EXERCISE OBJECTIVE: Quote each line exactly, from the line that contains "Of the group" down to the last line of the listing, and no other lines.

RECORDS FOR THIS TASK:
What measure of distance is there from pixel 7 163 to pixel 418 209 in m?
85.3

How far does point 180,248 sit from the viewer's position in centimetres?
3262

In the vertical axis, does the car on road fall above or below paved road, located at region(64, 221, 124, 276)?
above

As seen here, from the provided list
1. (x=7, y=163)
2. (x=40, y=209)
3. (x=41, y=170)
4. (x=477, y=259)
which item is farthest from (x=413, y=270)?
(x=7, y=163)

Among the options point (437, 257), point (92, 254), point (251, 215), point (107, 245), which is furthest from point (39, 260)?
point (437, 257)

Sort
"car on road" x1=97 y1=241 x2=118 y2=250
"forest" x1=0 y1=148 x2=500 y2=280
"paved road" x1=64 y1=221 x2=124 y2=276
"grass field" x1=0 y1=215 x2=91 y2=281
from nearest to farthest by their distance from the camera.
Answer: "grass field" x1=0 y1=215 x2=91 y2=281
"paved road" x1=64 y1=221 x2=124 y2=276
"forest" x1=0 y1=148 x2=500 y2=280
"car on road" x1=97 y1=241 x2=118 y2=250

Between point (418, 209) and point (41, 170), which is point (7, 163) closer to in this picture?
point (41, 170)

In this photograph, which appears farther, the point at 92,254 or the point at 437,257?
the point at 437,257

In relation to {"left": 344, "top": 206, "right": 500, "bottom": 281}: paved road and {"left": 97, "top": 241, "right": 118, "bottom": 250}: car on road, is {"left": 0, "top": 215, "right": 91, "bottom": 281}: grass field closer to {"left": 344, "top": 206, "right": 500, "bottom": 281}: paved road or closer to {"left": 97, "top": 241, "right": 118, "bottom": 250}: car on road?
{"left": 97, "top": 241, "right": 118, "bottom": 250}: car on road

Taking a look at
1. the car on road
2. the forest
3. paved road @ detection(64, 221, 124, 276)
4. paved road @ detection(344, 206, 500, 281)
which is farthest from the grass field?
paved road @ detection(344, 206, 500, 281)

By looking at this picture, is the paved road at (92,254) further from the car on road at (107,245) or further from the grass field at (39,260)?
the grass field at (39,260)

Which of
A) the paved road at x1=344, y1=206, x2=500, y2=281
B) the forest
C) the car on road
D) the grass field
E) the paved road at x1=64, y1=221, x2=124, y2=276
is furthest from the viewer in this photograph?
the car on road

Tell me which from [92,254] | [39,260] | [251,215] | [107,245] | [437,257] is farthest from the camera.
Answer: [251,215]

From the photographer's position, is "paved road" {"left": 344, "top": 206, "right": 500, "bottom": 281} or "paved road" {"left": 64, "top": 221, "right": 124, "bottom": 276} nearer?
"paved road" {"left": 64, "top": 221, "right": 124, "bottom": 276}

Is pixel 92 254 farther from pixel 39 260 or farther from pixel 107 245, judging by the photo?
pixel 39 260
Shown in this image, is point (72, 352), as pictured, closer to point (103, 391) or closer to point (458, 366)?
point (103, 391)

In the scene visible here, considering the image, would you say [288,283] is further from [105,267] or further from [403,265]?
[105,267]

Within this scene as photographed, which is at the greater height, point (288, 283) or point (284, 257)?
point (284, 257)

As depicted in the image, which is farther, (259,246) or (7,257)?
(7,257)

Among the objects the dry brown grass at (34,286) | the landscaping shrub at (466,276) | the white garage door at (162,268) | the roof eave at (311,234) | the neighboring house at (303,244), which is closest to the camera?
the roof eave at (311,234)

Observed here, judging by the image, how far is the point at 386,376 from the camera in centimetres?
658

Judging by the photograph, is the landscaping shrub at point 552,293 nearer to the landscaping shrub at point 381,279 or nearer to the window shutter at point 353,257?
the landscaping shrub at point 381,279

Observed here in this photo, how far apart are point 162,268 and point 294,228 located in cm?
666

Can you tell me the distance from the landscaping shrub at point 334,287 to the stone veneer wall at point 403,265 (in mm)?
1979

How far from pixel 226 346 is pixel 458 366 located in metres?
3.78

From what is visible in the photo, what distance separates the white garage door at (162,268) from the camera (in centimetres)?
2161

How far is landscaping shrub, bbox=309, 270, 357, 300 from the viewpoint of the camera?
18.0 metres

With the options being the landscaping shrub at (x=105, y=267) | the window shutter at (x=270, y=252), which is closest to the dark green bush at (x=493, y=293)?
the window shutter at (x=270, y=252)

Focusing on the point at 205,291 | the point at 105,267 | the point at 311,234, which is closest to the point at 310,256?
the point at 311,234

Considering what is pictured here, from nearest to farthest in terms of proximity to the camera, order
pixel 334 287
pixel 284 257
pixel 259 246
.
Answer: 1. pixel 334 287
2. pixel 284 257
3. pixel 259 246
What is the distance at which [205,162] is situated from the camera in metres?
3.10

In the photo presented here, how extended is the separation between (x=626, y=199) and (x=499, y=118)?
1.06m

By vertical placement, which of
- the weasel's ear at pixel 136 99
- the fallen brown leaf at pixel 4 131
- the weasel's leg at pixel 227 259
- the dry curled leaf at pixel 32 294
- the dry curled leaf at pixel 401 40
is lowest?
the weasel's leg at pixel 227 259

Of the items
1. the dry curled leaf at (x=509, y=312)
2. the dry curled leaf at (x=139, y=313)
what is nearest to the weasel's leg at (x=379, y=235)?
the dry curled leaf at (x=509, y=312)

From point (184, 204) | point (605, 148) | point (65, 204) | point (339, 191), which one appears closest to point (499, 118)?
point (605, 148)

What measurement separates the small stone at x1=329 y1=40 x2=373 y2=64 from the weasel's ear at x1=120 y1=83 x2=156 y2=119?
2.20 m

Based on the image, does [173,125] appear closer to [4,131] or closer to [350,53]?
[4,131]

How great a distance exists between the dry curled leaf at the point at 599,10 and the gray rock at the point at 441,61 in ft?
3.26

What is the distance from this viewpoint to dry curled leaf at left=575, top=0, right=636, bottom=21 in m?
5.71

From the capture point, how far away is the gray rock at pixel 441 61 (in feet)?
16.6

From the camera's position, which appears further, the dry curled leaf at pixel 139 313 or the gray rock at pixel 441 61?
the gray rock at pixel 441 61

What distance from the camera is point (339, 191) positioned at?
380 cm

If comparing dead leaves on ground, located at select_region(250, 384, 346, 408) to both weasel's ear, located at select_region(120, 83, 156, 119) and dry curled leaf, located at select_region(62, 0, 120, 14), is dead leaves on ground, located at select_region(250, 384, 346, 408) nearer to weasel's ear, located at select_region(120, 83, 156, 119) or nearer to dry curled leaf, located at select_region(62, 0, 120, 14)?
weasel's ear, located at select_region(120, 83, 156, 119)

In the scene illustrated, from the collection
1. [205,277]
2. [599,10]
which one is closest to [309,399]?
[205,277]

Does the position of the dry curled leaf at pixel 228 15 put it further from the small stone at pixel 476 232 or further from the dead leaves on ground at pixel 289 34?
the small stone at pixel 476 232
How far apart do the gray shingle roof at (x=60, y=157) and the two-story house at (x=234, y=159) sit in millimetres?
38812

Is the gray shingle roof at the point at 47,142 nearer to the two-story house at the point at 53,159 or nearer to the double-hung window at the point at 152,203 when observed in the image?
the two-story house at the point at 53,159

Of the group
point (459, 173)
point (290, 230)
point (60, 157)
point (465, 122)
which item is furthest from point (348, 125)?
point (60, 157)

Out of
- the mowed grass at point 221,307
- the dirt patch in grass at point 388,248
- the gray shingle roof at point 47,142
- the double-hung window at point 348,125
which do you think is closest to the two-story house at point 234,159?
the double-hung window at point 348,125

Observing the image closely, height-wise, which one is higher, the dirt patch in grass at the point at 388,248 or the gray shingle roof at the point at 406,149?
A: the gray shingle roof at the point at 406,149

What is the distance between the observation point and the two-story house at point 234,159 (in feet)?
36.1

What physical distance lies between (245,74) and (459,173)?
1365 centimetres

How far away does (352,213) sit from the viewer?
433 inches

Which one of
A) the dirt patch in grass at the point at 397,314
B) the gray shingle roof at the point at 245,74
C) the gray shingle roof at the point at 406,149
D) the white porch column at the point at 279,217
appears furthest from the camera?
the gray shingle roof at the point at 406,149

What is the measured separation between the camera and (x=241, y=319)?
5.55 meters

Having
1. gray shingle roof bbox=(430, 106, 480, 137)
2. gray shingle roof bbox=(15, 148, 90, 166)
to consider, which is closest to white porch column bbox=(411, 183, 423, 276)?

EXERCISE RESPONSE:
Of the group
point (459, 173)
point (290, 230)
point (60, 157)
point (465, 122)
which item is furthest from point (348, 125)?
point (60, 157)

Out of
- the mowed grass at point 221,307
- the dirt patch in grass at point 388,248
- the gray shingle roof at point 47,142
- the double-hung window at point 348,125
which do you think is closest to the two-story house at point 234,159?
the double-hung window at point 348,125

Observing the image closely, height-wise, which one is higher, the dirt patch in grass at the point at 388,248 or the gray shingle roof at the point at 406,149?
A: the gray shingle roof at the point at 406,149

What is the distance between the observation point and the two-story house at point 234,159 (in feet)?
36.1

What physical distance lies between (245,74) and (459,173)?
1365 centimetres

How far away does (352,213) sit from the viewer?
433 inches

Which one of
A) the dirt patch in grass at the point at 397,314
B) the gray shingle roof at the point at 245,74
C) the gray shingle roof at the point at 406,149
D) the white porch column at the point at 279,217
appears furthest from the camera?
the gray shingle roof at the point at 406,149

What is the measured separation between the camera and (x=241, y=319)?
5.55 meters

Having
1. gray shingle roof bbox=(430, 106, 480, 137)
2. gray shingle roof bbox=(15, 148, 90, 166)
to consider, which is closest to white porch column bbox=(411, 183, 423, 276)?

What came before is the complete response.